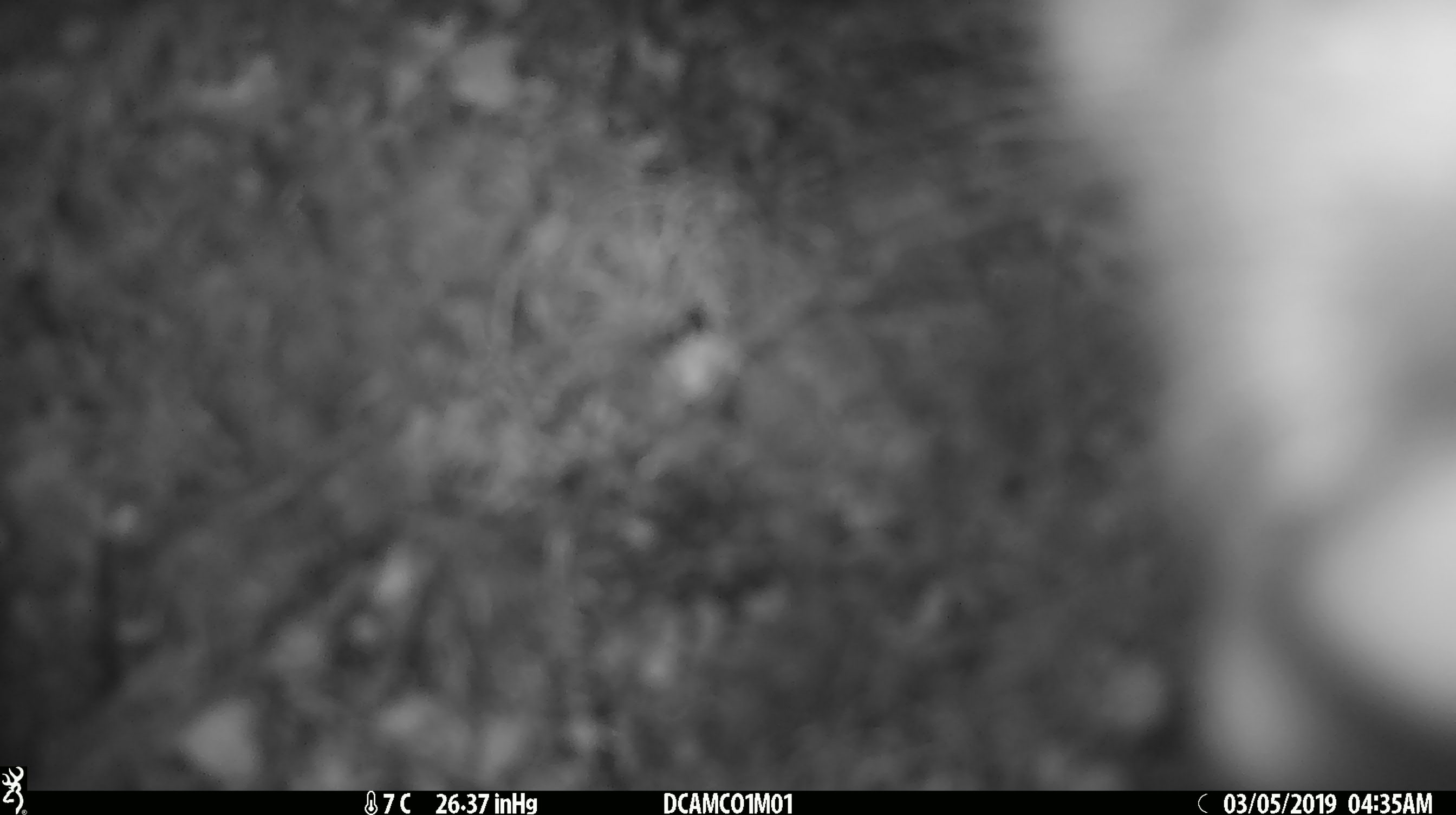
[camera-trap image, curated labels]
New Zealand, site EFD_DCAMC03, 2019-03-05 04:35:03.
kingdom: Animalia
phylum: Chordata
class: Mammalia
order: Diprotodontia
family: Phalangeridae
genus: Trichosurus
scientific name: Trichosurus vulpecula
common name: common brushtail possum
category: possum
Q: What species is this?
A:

• [TO DO]: Leave out every line before the one containing "genus: Trichosurus"; set down that line and all remaining lines of the material exactly.

• [TASK RESULT]:
genus: Trichosurus
scientific name: Trichosurus vulpecula
common name: common brushtail possum
category: possum
Q: What species is this?
A:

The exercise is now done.